> **YOUR OBJECTIVE**
Each record must be retyped in full. No character may differ.

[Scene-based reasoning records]
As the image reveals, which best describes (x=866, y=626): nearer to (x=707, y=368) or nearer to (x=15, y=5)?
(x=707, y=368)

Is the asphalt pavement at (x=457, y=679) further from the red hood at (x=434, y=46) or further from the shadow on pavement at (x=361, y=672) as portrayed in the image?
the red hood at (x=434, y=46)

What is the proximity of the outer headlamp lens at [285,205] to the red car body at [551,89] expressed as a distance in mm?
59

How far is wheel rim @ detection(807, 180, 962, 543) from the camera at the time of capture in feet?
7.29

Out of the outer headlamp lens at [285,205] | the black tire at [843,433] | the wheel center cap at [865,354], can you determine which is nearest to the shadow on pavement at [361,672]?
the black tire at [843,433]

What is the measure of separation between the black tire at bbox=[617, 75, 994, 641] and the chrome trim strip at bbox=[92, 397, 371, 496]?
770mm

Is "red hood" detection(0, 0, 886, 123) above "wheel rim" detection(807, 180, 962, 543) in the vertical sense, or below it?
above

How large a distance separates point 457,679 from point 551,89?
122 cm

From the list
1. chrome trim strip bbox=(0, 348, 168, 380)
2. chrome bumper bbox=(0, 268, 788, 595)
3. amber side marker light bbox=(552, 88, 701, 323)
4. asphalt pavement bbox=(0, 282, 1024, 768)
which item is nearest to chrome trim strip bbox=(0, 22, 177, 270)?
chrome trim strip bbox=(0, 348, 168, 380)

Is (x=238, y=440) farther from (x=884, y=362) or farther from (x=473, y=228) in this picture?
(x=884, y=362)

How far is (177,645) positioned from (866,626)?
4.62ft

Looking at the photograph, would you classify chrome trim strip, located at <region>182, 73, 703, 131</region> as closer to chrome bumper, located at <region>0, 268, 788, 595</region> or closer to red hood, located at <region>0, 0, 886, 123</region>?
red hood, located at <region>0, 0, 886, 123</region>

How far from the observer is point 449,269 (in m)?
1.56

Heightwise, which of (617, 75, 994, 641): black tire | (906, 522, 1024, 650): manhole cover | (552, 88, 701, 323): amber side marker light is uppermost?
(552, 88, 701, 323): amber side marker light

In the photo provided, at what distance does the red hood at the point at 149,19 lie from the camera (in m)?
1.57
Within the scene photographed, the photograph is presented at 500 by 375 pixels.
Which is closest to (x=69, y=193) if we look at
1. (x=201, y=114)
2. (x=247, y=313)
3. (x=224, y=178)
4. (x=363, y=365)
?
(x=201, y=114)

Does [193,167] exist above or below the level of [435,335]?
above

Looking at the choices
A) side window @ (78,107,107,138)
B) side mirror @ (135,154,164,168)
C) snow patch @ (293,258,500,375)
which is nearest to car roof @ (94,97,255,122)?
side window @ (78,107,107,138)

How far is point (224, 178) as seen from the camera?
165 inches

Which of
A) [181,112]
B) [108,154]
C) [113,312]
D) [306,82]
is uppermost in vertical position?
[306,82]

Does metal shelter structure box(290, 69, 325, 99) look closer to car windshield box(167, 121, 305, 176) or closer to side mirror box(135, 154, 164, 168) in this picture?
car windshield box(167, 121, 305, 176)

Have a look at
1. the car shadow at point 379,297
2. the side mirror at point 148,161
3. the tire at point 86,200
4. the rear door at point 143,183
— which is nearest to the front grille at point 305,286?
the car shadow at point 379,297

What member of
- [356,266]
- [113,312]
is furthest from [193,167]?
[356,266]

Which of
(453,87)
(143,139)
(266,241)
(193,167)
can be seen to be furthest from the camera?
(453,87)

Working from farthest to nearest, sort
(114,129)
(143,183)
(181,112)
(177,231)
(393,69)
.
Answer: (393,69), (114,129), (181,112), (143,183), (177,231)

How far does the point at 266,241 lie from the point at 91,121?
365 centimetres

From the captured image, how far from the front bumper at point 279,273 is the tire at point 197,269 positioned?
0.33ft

> **TASK OUTPUT**
As the image reveals, which best describes (x=866, y=626): nearer to (x=707, y=368) or nearer to (x=15, y=5)?
(x=707, y=368)

Is the asphalt pavement at (x=457, y=679) further from the red hood at (x=434, y=46) or further from the shadow on pavement at (x=361, y=672) as portrayed in the image?
the red hood at (x=434, y=46)

What is the proximity of the outer headlamp lens at [285,205] to the red car body at [551,89] expressed as a distance in mm?
59

How far is wheel rim @ detection(807, 180, 962, 543) from the camera at the time of capture in feet?
7.29

Out of the outer headlamp lens at [285,205] | the black tire at [843,433] | the wheel center cap at [865,354], can you determine which is nearest to the shadow on pavement at [361,672]?
the black tire at [843,433]

What is the measure of separation between the black tire at bbox=[617, 75, 994, 641] and the chrome trim strip at bbox=[92, 397, 371, 496]?
770mm

Is "red hood" detection(0, 0, 886, 123) above "wheel rim" detection(807, 180, 962, 543) in the vertical sense, or below it?
above

How large a distance separates point 457,679 from point 551,89?
122 cm

From the list
1. chrome trim strip bbox=(0, 348, 168, 380)
2. chrome bumper bbox=(0, 268, 788, 595)
3. amber side marker light bbox=(552, 88, 701, 323)
4. asphalt pavement bbox=(0, 282, 1024, 768)
which item is nearest to chrome trim strip bbox=(0, 22, 177, 270)?
chrome trim strip bbox=(0, 348, 168, 380)

Is (x=238, y=440) farther from (x=884, y=362) or farther from (x=473, y=228) in this picture?
(x=884, y=362)

How far is (177,645) positioned from (866,626)?
4.62ft

Looking at the photograph, would you classify chrome trim strip, located at <region>182, 73, 703, 131</region> as closer to chrome bumper, located at <region>0, 268, 788, 595</region> or closer to red hood, located at <region>0, 0, 886, 123</region>?
red hood, located at <region>0, 0, 886, 123</region>

How far from the observer is point 449,269 (in m)?
1.56

Heightwise, which of (617, 75, 994, 641): black tire | (906, 522, 1024, 650): manhole cover | (552, 88, 701, 323): amber side marker light is uppermost?
(552, 88, 701, 323): amber side marker light

In the photo provided, at what distance does the red hood at the point at 149,19 lie from the camera (in m)?
1.57
Within the scene photographed, the photograph is presented at 500 by 375 pixels.
Which is closest to (x=69, y=193) if we look at
1. (x=201, y=114)
2. (x=247, y=313)
3. (x=224, y=178)
4. (x=363, y=365)
?
(x=201, y=114)

Does [193,167] exist above or below the level of [435,335]?
above

Looking at the choices
A) side window @ (78,107,107,138)
B) side mirror @ (135,154,164,168)
C) snow patch @ (293,258,500,375)
which is nearest to car roof @ (94,97,255,122)?
side window @ (78,107,107,138)

How far is point (224, 178) as seen from the camera?
165 inches

Which of
A) [181,112]
B) [108,154]
C) [113,312]
D) [306,82]
is uppermost in vertical position?
[306,82]

Does metal shelter structure box(290, 69, 325, 99) look closer to car windshield box(167, 121, 305, 176) or closer to side mirror box(135, 154, 164, 168) in this picture?
car windshield box(167, 121, 305, 176)

Have a look at
1. the car shadow at point 379,297
2. the side mirror at point 148,161
3. the tire at point 86,200
4. the rear door at point 143,183
— which is nearest to the front grille at point 305,286?
the car shadow at point 379,297

What member of
- [356,266]
- [113,312]
is furthest from [193,167]?
[356,266]

Which of
(453,87)
(143,139)
(266,241)
(193,167)
can be seen to be furthest from the camera?
(453,87)

Working from farthest to nearest, sort
(114,129)
(143,183)
(181,112)
(177,231)
(393,69)
.
Answer: (393,69), (114,129), (181,112), (143,183), (177,231)

How far does the point at 266,241 lie from the point at 91,121?
365 centimetres

From the captured image, how far from the front bumper at point 279,273 is the tire at point 197,269 positioned?
0.33ft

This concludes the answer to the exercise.